Durch mein Studium in den Niederlanden waren die beiden Themen für mich stets eng miteinander verknüpft. Dort werden, beispielsweise durch den Lean and Green Award die Symbiose der Themenstellungen verfolgt, gemeinsame Potentiale identifiziert und beide Philosophien in vielen Unternehmen auch gelebt.
Trucks von Ewals Cargo Care mit Lean and Green Logo |
Mit einer Lean Management Implementierung sollen an erster
Stelle Prozesse effizienter gestaltet werden, d.h. Kosten werden nachhaltig
gesenkt, die Produkt-Qualität wird verbessert und die Flexibilität von
Prozessen erhöht, um schneller auf externe Einflüsse reagieren zu können und
Kundenwünsche schnell umzusetzen. Der Ressourceneinsatz wird demnach optimiert
und Verschwendung eliminiert.
Mit einer grünen Ausrichtung wollen Unternehmen
Nachhaltigkeit und Umweltbewusstsein in ihren Prozessen verankern. Dies kann
zum Einen bedeuten, dass ein Unternehmen diese Zielsetzung auch (strategisch
gesehen) als ökonomisch wertvoll erachtet (bspw. weil Ressourcen effizienter
eingesetzt werden). Durch eine grüne Produktion können aber auch neue
Kundengruppen erschlossen werden, bzw. bestehenden, umweltbewussten Kunden ein
Mehrwert geliefert werden – Moment! Mehrwert? Ist eine grüne Herstellung von
Waren denn überhaupt ein Mehrwert für den Kunden? In meinen Augen schon. Kunden
sind besorgt um die Umwelt und wenn sie keinen Mehrwert sehen würden, wären sie
auch nicht bereit für „grüne“ Produkte mehr Geld auszugeben. Durch den Kauf "grüner" Produkte haben sie
zwar keinen unmittelbar spürbaren Mehrwert in Form von neuen Funktionen oder
toller Produkteigenschaften, sie schaffen den Mehrwert aber durch die bewusste Wahl eines Produktes mit weniger Emissionen, etc, das gleichzeitig auch eine bessere Welt für Morgen verspricht.
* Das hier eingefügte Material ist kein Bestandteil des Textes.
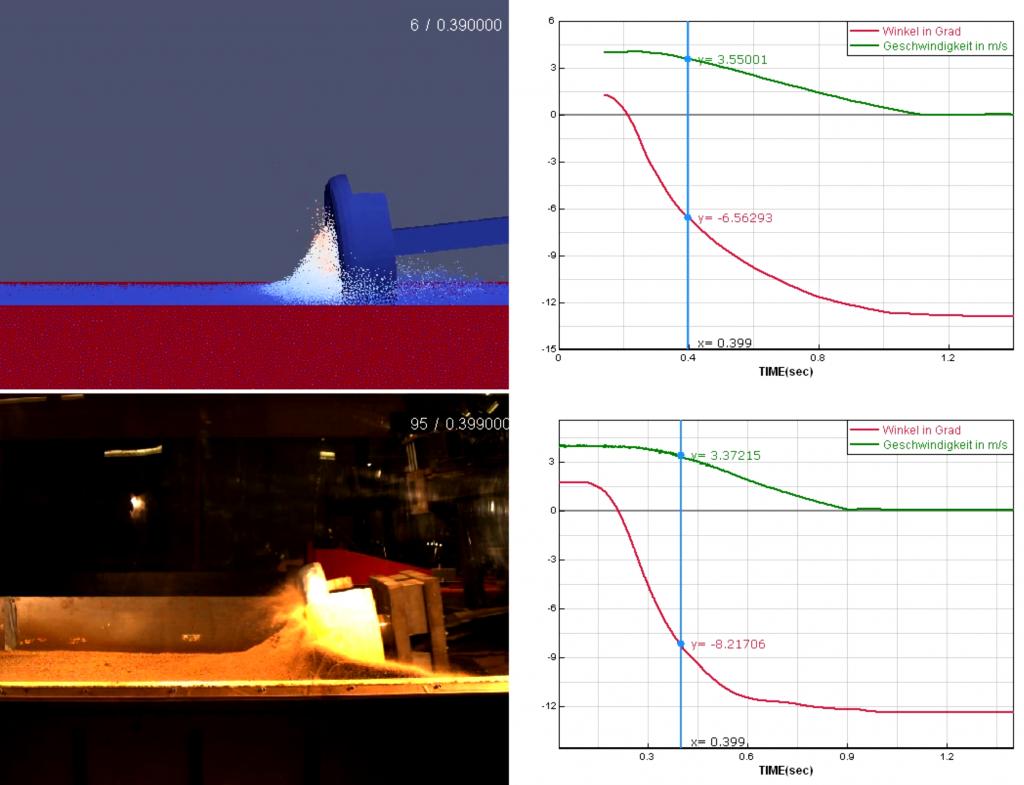 Sandbettversuch in Simulation und Experiment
Nun finden wir bei beiden Themenstellungen Schlagwörter wie
„Ressourcen effizient einsetzen“ und eine „nachhaltige Vorgehensweise“ in
Prozessen implementieren, spannen wir den Wagen doch mal von hinten auf –
Lassen Sie uns nach Gegenbeispielen suchen, bei denen sich die Zielsetzungen der
beiden Themengebiete zunächst widersprechen und diese dann jeweils genauer
analysieren:
1)
Milkruns vs. große FTLs
Bei Lean Management geht es darum, Materialfluss zu erzeugen.
Dies bedingt logistisch, als auch intralogistisch Anlieferungen in kleinen
Stückzahlen. Unter ökologischen Gesichtspunkten würden vermutlich eher
Anlieferungen in großen Mengen vorgezogen werden, um die Anzahl der Transporte
und damit die Anzahl der verbrauchten fossilen Brennstoffe zu reduzieren.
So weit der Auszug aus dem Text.